Answers the questions:

- What is the dynamic behavior of a process variable (input or output)?
- Does the mean of the process output change at different levels of a process input?
- Does the variation of the process output change at different levels of a process input?
- Do the dynamic patterns of the process output change at different levels of a process input?

When to Use | Purpose |
---|---|

Start of project | Assist in project selection by identifying process outputs that exhibit shifts, changes in variation, or changes in time-based patterns in response to changes in process inputs. |

Mid-project | Graph the data before running any statistical tests. This is the first rule of data analysis. Time series plots are often used to investigate the effects of making controlled changes to a process input, with the data collected at specified time intervals. |

Mid-project | Assess whether an input (X) has a strong relationship with an output (Y) to help eliminate noncritical X's from consideration. |

End of project | Graphically compare the dynamic behavior of the pre-project process with the dynamic behavior of the post-improvement process. |

One numeric variable (continuous or discrete) with optional categorical variables.

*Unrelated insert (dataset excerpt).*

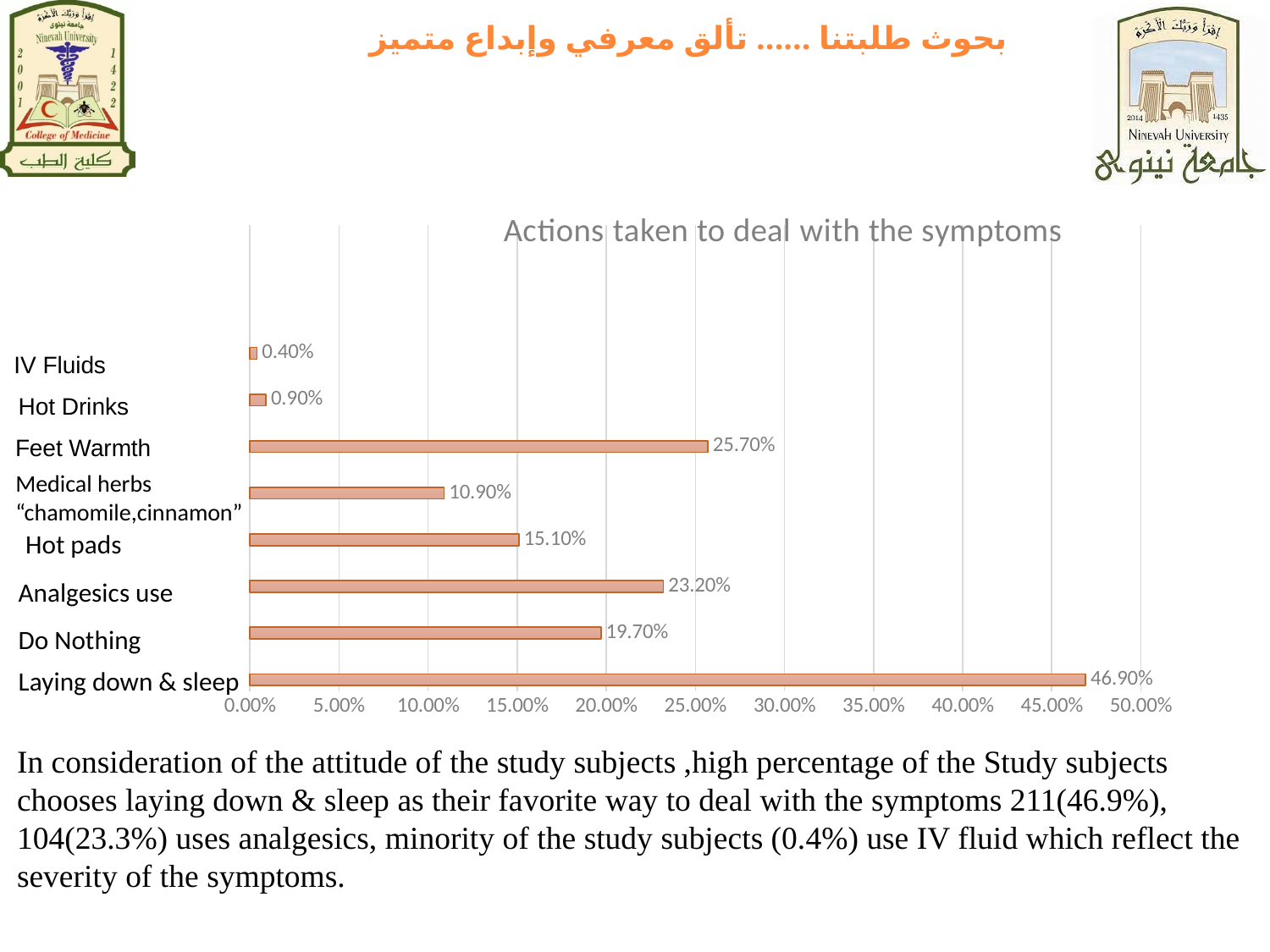
What is the value for Hot pads? 15.10% What kind of chart is shown on the slide? Bar chart How many actions are shown in the chart? 8 Which is larger, the value for Feet Warmth or the value for Analgesics use? Feet Warmth What is the difference between the values for Analgesics use and Do Nothing? 3.50% Is the value for Do Nothing greater or less than 20.00%? less What is the title of the chart? Actions taken to deal with the symptoms Which action has the lowest value? IV Fluids What is the value for Medical herbs "chamomile,cinnamon"? 10.90% Which action has the highest value? Laying down & sleep What is the value for Laying down & sleep? 46.90% What is the value for Feet Warmth? 25.70%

- Verify the measurement system for the Y data is adequate.
- Establish a data collection strategy to determine the best time interval for collecting data.
- Enter data for each Y-variable into a single column.
- Place optional categorical variables in additional columns. These categorical variables identify process segments with specific input conditions so you can make comparisons across segments. The resulting graph sequentially plots the data for each level (or combination of levels) of the X-variable.

- The data for a time series plot must be collected at equally spaced intervals in time. If the time intervals are not equally spaced, the patterns you observe in the plot can be very misleading.
- You can use categorical (group) variables with time series plots to show the effects of different levels of a factor. For example, if you want to examine hourly yield per FTE of a forms processing operation (Y) to detect differences between shifts, you can use the shift as a group variable (factor) and evaluate changes in the mean, variation, or within-shift patterns between the three shifts.
- Minitab allows up to three categorical (group) variables.
- If you have one factor (categorical variable) and the sample size within each level of the factor is at least 20 observations, you may also use an I chart (or I-MR chart) to display the dynamic behavior of the process output. The I chart (or I-MR chart) includes a center line and control limits for each level, allowing you to directly compare means and variation between levels much more easily than in a time series plot.